## PASSAGE PROVIDED

Links to Paper and Supplementary Materials

Main Paper (Open Access Version): https://papers.miccai.org/miccai-2025/paper/2187_paper.pdf

SharedIt Link: Not yet available

SpringerLink (DOI): Not yet available

Supplementary Material: Not Submitted

Link to the Code Repository

https://github.com/Jenn-He/Blaze3DM

Link to the Dataset(s)

N/A

BibTex

@InProceedings{HeJia_Blaze3DM_MICCAI2025,
        author = { He, Jia and Li, Bonan and Yang, Ge and Liu, Ziwen},
        title = { { Blaze3DM: Integrating Triplane Representation with Diffusion for Solving 3D Inverse Problems in Medical Imaging } },
        booktitle = {proceedings of Medical Image Computing and Computer Assisted Intervention -- MICCAI 2025},
        year = {2025},
        publisher = {Springer Nature Switzerland},
        volume = {LNCS 15961},
        month = {September},
        page = {56 -- 66}
}

Reviews

Review #1

  • Please describe the contribution of the paper

    The authors present a new neural network architecture that combines 2D convolutional neural networks applied in XY, YZ, and XZ planes to enforce consistent three-dimensional volumetric estimates. The authors also claim to introduce a new guidance method, but it appears to use existing guidance methods to their novel architecture.

## INFORMATION
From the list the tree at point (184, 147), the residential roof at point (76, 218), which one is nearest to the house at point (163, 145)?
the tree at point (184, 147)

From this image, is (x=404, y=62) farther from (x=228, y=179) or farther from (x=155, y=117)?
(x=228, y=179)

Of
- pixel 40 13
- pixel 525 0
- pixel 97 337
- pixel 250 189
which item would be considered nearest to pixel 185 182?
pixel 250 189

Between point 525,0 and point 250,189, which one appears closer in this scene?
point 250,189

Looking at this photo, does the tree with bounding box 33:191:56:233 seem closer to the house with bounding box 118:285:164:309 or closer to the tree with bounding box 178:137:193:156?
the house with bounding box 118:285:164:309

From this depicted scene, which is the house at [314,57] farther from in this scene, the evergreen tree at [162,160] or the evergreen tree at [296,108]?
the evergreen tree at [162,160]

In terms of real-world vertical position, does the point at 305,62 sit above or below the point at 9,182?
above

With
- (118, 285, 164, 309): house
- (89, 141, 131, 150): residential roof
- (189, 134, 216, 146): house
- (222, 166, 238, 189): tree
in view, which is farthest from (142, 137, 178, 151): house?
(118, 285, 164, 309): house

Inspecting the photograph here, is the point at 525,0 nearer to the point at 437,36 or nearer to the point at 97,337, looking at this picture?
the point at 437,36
==
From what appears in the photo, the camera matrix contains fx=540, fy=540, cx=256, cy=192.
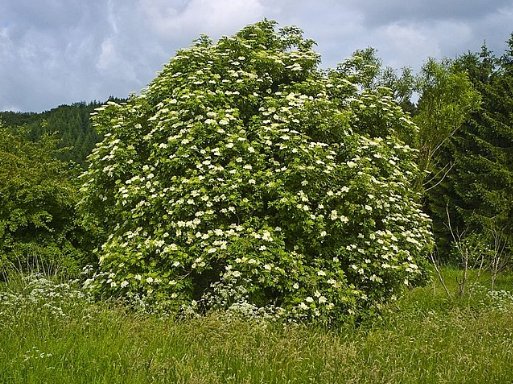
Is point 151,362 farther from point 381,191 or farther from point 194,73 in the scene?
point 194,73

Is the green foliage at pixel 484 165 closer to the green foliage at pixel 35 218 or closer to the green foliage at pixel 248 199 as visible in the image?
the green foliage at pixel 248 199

## YOUR GOAL
Copy the part of the Blaze3DM paper page above that starts at the words "SpringerLink (DOI): Not" and stops after "to the Dataset(s)".

## TASK RESULT
SpringerLink (DOI): Not yet available

Supplementary Material: Not Submitted

Link to the Code Repository

https://github.com/Jenn-He/Blaze3DM

Link to the Dataset(s)